The council’s opposition to Senate Bill 54 drew a number of Lincoln residents to the public comment podium.
Lincoln resident Al Witten, president of the Lincoln Hills Democratic Club, said he supports the legislation and the designation of California as a sanctuary state.
“This letter of opposition could have a large impact on citizens of Lincoln, not criminals,” Witten said. “Many of the people that could be affected by that letter have raised families in Lincoln.”
Witten added financial and commercial losses might be felt by the farming and ranching community as well as hospitality and home services businesses if the letter is sent.
“Consider what your voting constituents’ desires might be,” Witten said. “I am against the city of Lincoln sending this letter. It does not represent me.”
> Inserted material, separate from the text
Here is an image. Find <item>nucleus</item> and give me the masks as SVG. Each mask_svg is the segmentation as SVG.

Lincoln resident Larry Whitaker disagreed with Witten.
“I am 100 percent in support of issuing this letter,” Whitaker said. “California is not an independent country.”
Councilman Gabriel Hydrick said he is fluent in Spanish and has worked with Spanish-speaking people for the last decade.
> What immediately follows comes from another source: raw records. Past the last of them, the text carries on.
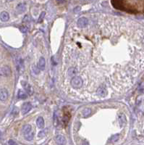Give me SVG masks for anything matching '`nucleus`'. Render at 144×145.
<instances>
[{
    "mask_svg": "<svg viewBox=\"0 0 144 145\" xmlns=\"http://www.w3.org/2000/svg\"><path fill=\"white\" fill-rule=\"evenodd\" d=\"M21 84L23 87L24 88V89L26 90V93H28L29 95H32L33 92H34V90H33V88L31 87V86L28 83H27L26 81H21Z\"/></svg>",
    "mask_w": 144,
    "mask_h": 145,
    "instance_id": "obj_3",
    "label": "nucleus"
},
{
    "mask_svg": "<svg viewBox=\"0 0 144 145\" xmlns=\"http://www.w3.org/2000/svg\"><path fill=\"white\" fill-rule=\"evenodd\" d=\"M56 1H57V2L59 3V4H62V3H64V2H65V0H56Z\"/></svg>",
    "mask_w": 144,
    "mask_h": 145,
    "instance_id": "obj_24",
    "label": "nucleus"
},
{
    "mask_svg": "<svg viewBox=\"0 0 144 145\" xmlns=\"http://www.w3.org/2000/svg\"><path fill=\"white\" fill-rule=\"evenodd\" d=\"M17 97L20 99H26L27 98V93L26 91H24L23 90L20 89L18 91V94H17Z\"/></svg>",
    "mask_w": 144,
    "mask_h": 145,
    "instance_id": "obj_15",
    "label": "nucleus"
},
{
    "mask_svg": "<svg viewBox=\"0 0 144 145\" xmlns=\"http://www.w3.org/2000/svg\"><path fill=\"white\" fill-rule=\"evenodd\" d=\"M36 125L38 127V128L42 129L44 127V120L43 119L42 117H38L36 120Z\"/></svg>",
    "mask_w": 144,
    "mask_h": 145,
    "instance_id": "obj_11",
    "label": "nucleus"
},
{
    "mask_svg": "<svg viewBox=\"0 0 144 145\" xmlns=\"http://www.w3.org/2000/svg\"><path fill=\"white\" fill-rule=\"evenodd\" d=\"M7 2H12V1H13V0H7Z\"/></svg>",
    "mask_w": 144,
    "mask_h": 145,
    "instance_id": "obj_25",
    "label": "nucleus"
},
{
    "mask_svg": "<svg viewBox=\"0 0 144 145\" xmlns=\"http://www.w3.org/2000/svg\"><path fill=\"white\" fill-rule=\"evenodd\" d=\"M31 108H32V105H31L30 103H24L23 105V107H22V113H23V115H26V114H27V113L31 110Z\"/></svg>",
    "mask_w": 144,
    "mask_h": 145,
    "instance_id": "obj_6",
    "label": "nucleus"
},
{
    "mask_svg": "<svg viewBox=\"0 0 144 145\" xmlns=\"http://www.w3.org/2000/svg\"><path fill=\"white\" fill-rule=\"evenodd\" d=\"M8 144L15 145V144H16V142H15V141H14L13 140H9V141H8Z\"/></svg>",
    "mask_w": 144,
    "mask_h": 145,
    "instance_id": "obj_23",
    "label": "nucleus"
},
{
    "mask_svg": "<svg viewBox=\"0 0 144 145\" xmlns=\"http://www.w3.org/2000/svg\"><path fill=\"white\" fill-rule=\"evenodd\" d=\"M71 86L74 89H80L83 86V80L81 77H73L71 80Z\"/></svg>",
    "mask_w": 144,
    "mask_h": 145,
    "instance_id": "obj_1",
    "label": "nucleus"
},
{
    "mask_svg": "<svg viewBox=\"0 0 144 145\" xmlns=\"http://www.w3.org/2000/svg\"><path fill=\"white\" fill-rule=\"evenodd\" d=\"M45 66H46V60L43 57H40L39 61H38V68L41 70H43L45 69Z\"/></svg>",
    "mask_w": 144,
    "mask_h": 145,
    "instance_id": "obj_8",
    "label": "nucleus"
},
{
    "mask_svg": "<svg viewBox=\"0 0 144 145\" xmlns=\"http://www.w3.org/2000/svg\"><path fill=\"white\" fill-rule=\"evenodd\" d=\"M8 98V91L5 89H0V101L1 102H5Z\"/></svg>",
    "mask_w": 144,
    "mask_h": 145,
    "instance_id": "obj_4",
    "label": "nucleus"
},
{
    "mask_svg": "<svg viewBox=\"0 0 144 145\" xmlns=\"http://www.w3.org/2000/svg\"><path fill=\"white\" fill-rule=\"evenodd\" d=\"M91 114V110L90 108H88V107L85 108V109L83 110V112H82V115H83V116L84 118H88Z\"/></svg>",
    "mask_w": 144,
    "mask_h": 145,
    "instance_id": "obj_14",
    "label": "nucleus"
},
{
    "mask_svg": "<svg viewBox=\"0 0 144 145\" xmlns=\"http://www.w3.org/2000/svg\"><path fill=\"white\" fill-rule=\"evenodd\" d=\"M56 141L58 144H63L65 142V139L63 136L62 135H59L56 137Z\"/></svg>",
    "mask_w": 144,
    "mask_h": 145,
    "instance_id": "obj_13",
    "label": "nucleus"
},
{
    "mask_svg": "<svg viewBox=\"0 0 144 145\" xmlns=\"http://www.w3.org/2000/svg\"><path fill=\"white\" fill-rule=\"evenodd\" d=\"M34 133L33 131H30V133H28V134H26L24 136L25 137V139H26L27 141H32L33 140V139H34Z\"/></svg>",
    "mask_w": 144,
    "mask_h": 145,
    "instance_id": "obj_16",
    "label": "nucleus"
},
{
    "mask_svg": "<svg viewBox=\"0 0 144 145\" xmlns=\"http://www.w3.org/2000/svg\"><path fill=\"white\" fill-rule=\"evenodd\" d=\"M9 18V15L7 12H2V13L0 14V19L3 22H7Z\"/></svg>",
    "mask_w": 144,
    "mask_h": 145,
    "instance_id": "obj_12",
    "label": "nucleus"
},
{
    "mask_svg": "<svg viewBox=\"0 0 144 145\" xmlns=\"http://www.w3.org/2000/svg\"><path fill=\"white\" fill-rule=\"evenodd\" d=\"M29 21H30L29 16L26 15H25L24 17H23V23H28Z\"/></svg>",
    "mask_w": 144,
    "mask_h": 145,
    "instance_id": "obj_19",
    "label": "nucleus"
},
{
    "mask_svg": "<svg viewBox=\"0 0 144 145\" xmlns=\"http://www.w3.org/2000/svg\"><path fill=\"white\" fill-rule=\"evenodd\" d=\"M20 30L23 33H26L28 31V28L26 26H22L20 27Z\"/></svg>",
    "mask_w": 144,
    "mask_h": 145,
    "instance_id": "obj_21",
    "label": "nucleus"
},
{
    "mask_svg": "<svg viewBox=\"0 0 144 145\" xmlns=\"http://www.w3.org/2000/svg\"><path fill=\"white\" fill-rule=\"evenodd\" d=\"M44 16H45V13H44V12H43V13L41 14L40 17H39V19H38V22H39V23L42 22L43 20V18H44Z\"/></svg>",
    "mask_w": 144,
    "mask_h": 145,
    "instance_id": "obj_20",
    "label": "nucleus"
},
{
    "mask_svg": "<svg viewBox=\"0 0 144 145\" xmlns=\"http://www.w3.org/2000/svg\"><path fill=\"white\" fill-rule=\"evenodd\" d=\"M77 26L80 28H85V26H87V25L88 24V20L85 17H81L77 22Z\"/></svg>",
    "mask_w": 144,
    "mask_h": 145,
    "instance_id": "obj_5",
    "label": "nucleus"
},
{
    "mask_svg": "<svg viewBox=\"0 0 144 145\" xmlns=\"http://www.w3.org/2000/svg\"><path fill=\"white\" fill-rule=\"evenodd\" d=\"M11 70L8 66H4L0 68V77H7L10 75Z\"/></svg>",
    "mask_w": 144,
    "mask_h": 145,
    "instance_id": "obj_2",
    "label": "nucleus"
},
{
    "mask_svg": "<svg viewBox=\"0 0 144 145\" xmlns=\"http://www.w3.org/2000/svg\"><path fill=\"white\" fill-rule=\"evenodd\" d=\"M119 134H115L114 136H112L111 138V141L112 142H116L119 140Z\"/></svg>",
    "mask_w": 144,
    "mask_h": 145,
    "instance_id": "obj_18",
    "label": "nucleus"
},
{
    "mask_svg": "<svg viewBox=\"0 0 144 145\" xmlns=\"http://www.w3.org/2000/svg\"><path fill=\"white\" fill-rule=\"evenodd\" d=\"M30 131H32V127H31V126L29 125V124H26V125H25V126H23V130H22V132H23V136L28 134V133L30 132Z\"/></svg>",
    "mask_w": 144,
    "mask_h": 145,
    "instance_id": "obj_9",
    "label": "nucleus"
},
{
    "mask_svg": "<svg viewBox=\"0 0 144 145\" xmlns=\"http://www.w3.org/2000/svg\"><path fill=\"white\" fill-rule=\"evenodd\" d=\"M77 70L75 68H69V70H68V75H69L70 76H75Z\"/></svg>",
    "mask_w": 144,
    "mask_h": 145,
    "instance_id": "obj_17",
    "label": "nucleus"
},
{
    "mask_svg": "<svg viewBox=\"0 0 144 145\" xmlns=\"http://www.w3.org/2000/svg\"><path fill=\"white\" fill-rule=\"evenodd\" d=\"M38 137H39V138H42L43 137H44V132H43V131H41V132H39Z\"/></svg>",
    "mask_w": 144,
    "mask_h": 145,
    "instance_id": "obj_22",
    "label": "nucleus"
},
{
    "mask_svg": "<svg viewBox=\"0 0 144 145\" xmlns=\"http://www.w3.org/2000/svg\"><path fill=\"white\" fill-rule=\"evenodd\" d=\"M17 11L19 13H22L23 12H25L26 9V5L24 3H20L19 4H17V7H16Z\"/></svg>",
    "mask_w": 144,
    "mask_h": 145,
    "instance_id": "obj_10",
    "label": "nucleus"
},
{
    "mask_svg": "<svg viewBox=\"0 0 144 145\" xmlns=\"http://www.w3.org/2000/svg\"><path fill=\"white\" fill-rule=\"evenodd\" d=\"M96 92H97L98 95L99 97H104L108 94L106 89L105 88H104V87H99L97 89V91H96Z\"/></svg>",
    "mask_w": 144,
    "mask_h": 145,
    "instance_id": "obj_7",
    "label": "nucleus"
}]
</instances>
“Just this week, I said goodbye to a family I’ve known for eight years. I helped them find employment and social assistance,” Hydrick said. “The lady, a citizen, married an illegal immigrant and had three children. He left a month ago and the wife and kids left yesterday.”
“He raised his family right but our system is so broke that it can’t let good people achieve citizenship,” Hydrick added. “Nevertheless, it is an international crime to cross borders illegally.”
Councilman Paul Joiner said the council is a non-partisan body, adding “I wish we weren’t in a position to have to discuss this.”
Mayor Peter Gilbert said, as a public servant of more than 40 years, he swore an oath to uphold the state and federal Constitutions.
“I don’t think we have a choice, as elected officials,” Gilbert said. “Many times, I have had to make decisions outside of my personal feelings. Over the years, I’ve voted for things distasteful to me.”